2人の関係には結局、明確な名前がつかないまま、未来に開かれた。付かず離れずの関係をついに貫いた2人だが、互いへの理解と遠慮のなさは間違いなく深まった。この距離感に憧れる時、視聴者は恋愛と友情の丁度良い両立に憧れる。
月9という枠に引っ越し、大人の恋愛ドラマとしてのとろみを存分に楽しませてくれたが、そこには恋愛物語が当たり前にしてきたマジョリティの恋愛観から少しの譲歩が見えた。もっと言えば多様な人間関係の形への確かなリスペクトがこのシーズンで前景化してきた。燃え上がるような、交際や結婚をゴールとする、異性愛的な性愛感情を正義とした「ロマンチック・ラブ・イデオロギー」と「異性愛ファシズム」(筆者の造語)からの意識的なスライド。広義の「好意」へのリスペクトが随所に見られて、開かれた風通しを感じた。

お互いを妖怪に喩えるほど仲が良い
シーズン3で初登場した「丁度よく」手強そうな恋敵たちは、都合の良いタイミングでお行儀よく退場した。和平に近づく律子(石田ひかり)、千明に近づく成瀬(三浦友和)が自主的にそれぞれ失恋し、千明と和平の「二人っきり」をお膳立てする。まるで演舞のようなスマートさだ。
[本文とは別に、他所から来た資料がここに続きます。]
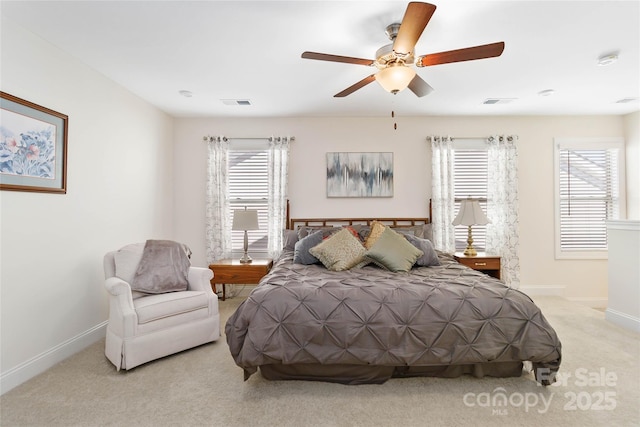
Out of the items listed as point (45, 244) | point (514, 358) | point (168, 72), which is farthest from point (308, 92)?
point (514, 358)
実父が「律子」という名前に込めたやや邪な真の由来を和平から聞くことで、その呪縛から解放される律子。成瀬は妻とそっくりな千明の容姿に惹かれたが「大人だから」と撤退し「ちょっと目の毒なんですよね、あなたは。あなたみたいないい女が独身でいると気になって仕方がない」「独身はいつでも恋できるっていうこと」と恋心と配慮を同時に投げつける。本音を一線にする、独特な引き際だ。2人とも和平、千明との恋愛の入り口を楽しんで、後腐れなく爽やかに日常に帰っていく。
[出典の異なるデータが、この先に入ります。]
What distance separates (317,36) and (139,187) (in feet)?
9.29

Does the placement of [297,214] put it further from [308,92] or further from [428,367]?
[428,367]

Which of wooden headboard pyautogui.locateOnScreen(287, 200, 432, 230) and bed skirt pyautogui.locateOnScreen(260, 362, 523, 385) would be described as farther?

2人が自主的に失恋して手を引いた理由。千明と和平だけがピンときていないかもしれないが、視聴者の私たちにはもちろんわかる。第3シーズンで私が最も掴まれた、とあるシークエンスに大きなヒントがあった。
改札で定期券をなくしてバタバタする千明に和平がアドバイスをするのは第1シーズンからのお決まりの流れだ。改札の外を通りかかって立ち往生する千明を見つけた成瀬は「今は自分じゃない」と機転を効かせて和平を電話で呼び出す。グレーのジャージ上下の和平が駆けつける。「ネズミ男」「猫娘」「砂かけばばあ」「子泣き爺」と、お互いを「ゲゲゲの鬼太郎」のレギュラー妖怪に喩えてやり合う丁々発止の会話。岡田惠和脚本の名人芸だ。
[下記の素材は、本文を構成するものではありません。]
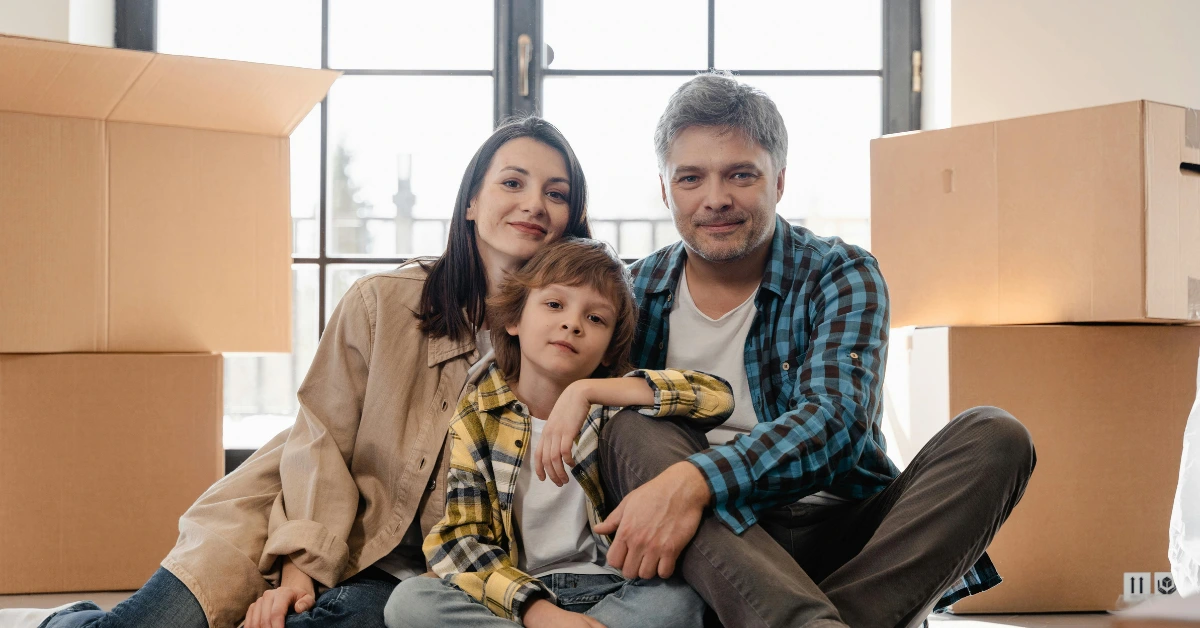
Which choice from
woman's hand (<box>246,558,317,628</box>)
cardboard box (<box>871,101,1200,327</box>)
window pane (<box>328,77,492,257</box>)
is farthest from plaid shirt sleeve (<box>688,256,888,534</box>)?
window pane (<box>328,77,492,257</box>)

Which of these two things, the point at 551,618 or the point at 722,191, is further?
the point at 722,191

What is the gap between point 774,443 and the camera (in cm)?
121

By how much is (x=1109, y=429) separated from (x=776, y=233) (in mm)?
884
律子と和平の間にも、成瀬と千明の間にも、お互いを妖怪に喩えて甘噛みし合うようなエイジズムとルッキズムに容赦がない失礼ないちゃつき口喧嘩は生まれ得ない。「喧嘩するほど仲が良い」は歳を重ねると「お互いを妖怪に喩えるほど仲が良い」ということになるのだ。結局、千明と和平の勝ち、と思わされる勝利の美酒のようなカウンター席の一幕だった。

物語後半で描かれた、未来への光たち
本稿の前編で述べたように、死の匂いから始まったシーズンだったが、後半は未来への光がこれでもかとばかりに差し込んだ。第8話では、真平(坂口憲二)が病気が完治した報告をみんなの前でする。感極まった和平が乾杯の音頭で「さあ、カッ、カップって言うかコップ持って」と言い淀み慌てるアドリブ感に、まるで本物の家族を見ているような気持ちになって泣かされた。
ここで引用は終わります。